_What is expected_
Please write out the lines from the line with "From the picture, with" to the line with "11.8 metres", swapping "fence post" for "railing post" and leaving everything else unchanged.

Collected data:
□ □ □ □

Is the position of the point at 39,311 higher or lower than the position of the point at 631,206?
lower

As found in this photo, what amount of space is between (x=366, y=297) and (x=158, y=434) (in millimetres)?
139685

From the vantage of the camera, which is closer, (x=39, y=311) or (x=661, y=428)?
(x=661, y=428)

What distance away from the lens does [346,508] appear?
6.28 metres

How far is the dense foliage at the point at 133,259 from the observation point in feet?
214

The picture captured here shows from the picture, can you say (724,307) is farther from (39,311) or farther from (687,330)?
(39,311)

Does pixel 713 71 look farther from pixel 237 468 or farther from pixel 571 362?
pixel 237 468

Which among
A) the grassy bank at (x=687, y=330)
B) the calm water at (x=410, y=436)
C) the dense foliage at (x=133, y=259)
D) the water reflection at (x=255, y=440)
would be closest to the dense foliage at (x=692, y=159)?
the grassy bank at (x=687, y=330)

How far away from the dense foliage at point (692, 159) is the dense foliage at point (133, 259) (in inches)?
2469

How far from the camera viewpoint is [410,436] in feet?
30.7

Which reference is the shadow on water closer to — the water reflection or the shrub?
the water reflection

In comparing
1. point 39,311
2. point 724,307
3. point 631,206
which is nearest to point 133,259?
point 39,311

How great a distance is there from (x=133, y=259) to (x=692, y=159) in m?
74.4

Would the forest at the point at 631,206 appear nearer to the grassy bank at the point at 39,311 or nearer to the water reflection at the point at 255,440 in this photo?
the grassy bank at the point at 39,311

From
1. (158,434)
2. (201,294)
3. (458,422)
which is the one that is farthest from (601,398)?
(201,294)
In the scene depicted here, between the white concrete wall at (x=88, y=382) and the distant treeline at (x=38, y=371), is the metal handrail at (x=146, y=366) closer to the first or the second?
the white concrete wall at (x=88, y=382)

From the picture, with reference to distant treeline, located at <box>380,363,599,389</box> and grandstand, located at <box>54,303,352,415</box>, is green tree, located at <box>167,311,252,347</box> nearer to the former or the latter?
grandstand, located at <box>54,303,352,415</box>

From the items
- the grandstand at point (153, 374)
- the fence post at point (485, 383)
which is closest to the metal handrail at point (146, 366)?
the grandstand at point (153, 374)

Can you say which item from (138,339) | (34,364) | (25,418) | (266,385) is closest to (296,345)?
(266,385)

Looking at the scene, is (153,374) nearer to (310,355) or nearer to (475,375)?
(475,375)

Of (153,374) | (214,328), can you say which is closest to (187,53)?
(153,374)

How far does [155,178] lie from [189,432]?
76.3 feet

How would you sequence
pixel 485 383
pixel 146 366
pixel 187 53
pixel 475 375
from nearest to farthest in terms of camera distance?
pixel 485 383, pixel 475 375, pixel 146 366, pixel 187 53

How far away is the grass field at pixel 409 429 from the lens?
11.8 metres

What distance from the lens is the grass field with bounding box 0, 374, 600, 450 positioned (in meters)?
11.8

□ □ □ □

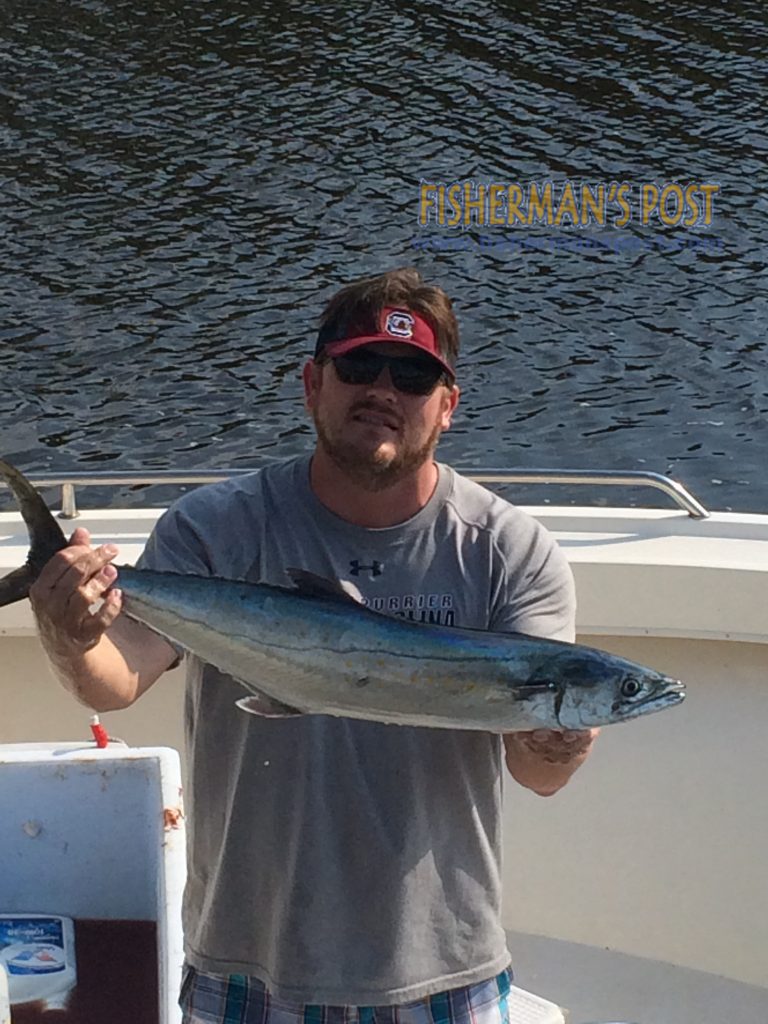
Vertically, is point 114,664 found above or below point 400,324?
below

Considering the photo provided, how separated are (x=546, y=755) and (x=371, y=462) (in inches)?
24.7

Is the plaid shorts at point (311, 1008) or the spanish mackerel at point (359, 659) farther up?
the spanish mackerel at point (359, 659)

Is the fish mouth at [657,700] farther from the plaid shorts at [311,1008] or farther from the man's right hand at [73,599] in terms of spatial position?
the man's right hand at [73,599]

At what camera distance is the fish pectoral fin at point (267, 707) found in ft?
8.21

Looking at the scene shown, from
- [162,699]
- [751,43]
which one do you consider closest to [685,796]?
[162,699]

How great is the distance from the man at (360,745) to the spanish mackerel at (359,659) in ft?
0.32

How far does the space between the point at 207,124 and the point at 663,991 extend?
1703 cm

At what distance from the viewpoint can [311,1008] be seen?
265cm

□ □ □ □

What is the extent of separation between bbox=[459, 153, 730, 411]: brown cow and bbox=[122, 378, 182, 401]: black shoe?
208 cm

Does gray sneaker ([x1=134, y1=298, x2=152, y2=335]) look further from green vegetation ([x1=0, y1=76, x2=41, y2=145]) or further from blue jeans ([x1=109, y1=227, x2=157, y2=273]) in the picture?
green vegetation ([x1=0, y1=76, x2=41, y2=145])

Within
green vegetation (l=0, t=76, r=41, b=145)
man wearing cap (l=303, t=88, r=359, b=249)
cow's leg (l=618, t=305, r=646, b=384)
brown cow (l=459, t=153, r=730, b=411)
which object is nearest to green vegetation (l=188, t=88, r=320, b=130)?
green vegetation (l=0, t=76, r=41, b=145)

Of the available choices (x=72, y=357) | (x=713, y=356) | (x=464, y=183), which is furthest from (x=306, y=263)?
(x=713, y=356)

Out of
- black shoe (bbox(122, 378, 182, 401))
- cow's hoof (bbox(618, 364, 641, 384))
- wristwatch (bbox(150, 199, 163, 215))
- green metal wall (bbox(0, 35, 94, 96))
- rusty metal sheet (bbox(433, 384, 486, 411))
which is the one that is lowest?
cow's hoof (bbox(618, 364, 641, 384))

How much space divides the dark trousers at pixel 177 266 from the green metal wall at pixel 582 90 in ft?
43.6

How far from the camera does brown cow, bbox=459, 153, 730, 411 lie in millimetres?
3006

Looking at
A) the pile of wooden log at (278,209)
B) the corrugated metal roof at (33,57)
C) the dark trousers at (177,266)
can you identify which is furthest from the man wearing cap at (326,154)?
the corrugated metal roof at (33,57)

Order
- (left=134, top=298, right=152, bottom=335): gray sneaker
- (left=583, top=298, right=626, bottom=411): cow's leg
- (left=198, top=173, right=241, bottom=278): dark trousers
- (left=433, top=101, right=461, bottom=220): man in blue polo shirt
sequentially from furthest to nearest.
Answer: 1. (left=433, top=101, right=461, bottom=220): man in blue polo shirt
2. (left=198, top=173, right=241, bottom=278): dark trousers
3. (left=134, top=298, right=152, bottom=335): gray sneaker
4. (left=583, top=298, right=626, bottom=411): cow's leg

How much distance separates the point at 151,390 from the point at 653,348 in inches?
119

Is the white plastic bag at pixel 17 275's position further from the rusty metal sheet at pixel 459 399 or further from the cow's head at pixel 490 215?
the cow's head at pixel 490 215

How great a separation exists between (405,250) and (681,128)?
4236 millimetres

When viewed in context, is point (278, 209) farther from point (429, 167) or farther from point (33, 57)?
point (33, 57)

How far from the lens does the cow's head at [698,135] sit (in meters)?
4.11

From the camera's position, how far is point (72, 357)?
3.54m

□ □ □ □

_Exercise result_
From the picture, with reference to distant treeline, located at <box>380,363,599,389</box> and grandstand, located at <box>54,303,352,415</box>, is green tree, located at <box>167,311,252,347</box> nearer to the former or the latter?
grandstand, located at <box>54,303,352,415</box>

From the items
- the grandstand at point (153, 374)
- the railing post at point (485, 383)
which is closest to the metal handrail at point (146, 366)?
the grandstand at point (153, 374)

Can you say which item from (138,339) | (34,364) | (25,418) | (266,385) is closest to (296,345)?
(266,385)

Looking at the scene, is (153,374) nearer to (310,355) or nearer to (475,375)?
(475,375)

Of (153,374) | (214,328), can you say which is closest to (187,53)?
(153,374)

How far does [155,178] lie from [189,432]?
76.3 feet

How would you sequence
pixel 485 383
pixel 146 366
pixel 187 53
pixel 475 375
from nearest to farthest in terms of camera distance?
pixel 485 383, pixel 475 375, pixel 146 366, pixel 187 53

How far away is the grass field at pixel 409 429 from the lens?
11.8 metres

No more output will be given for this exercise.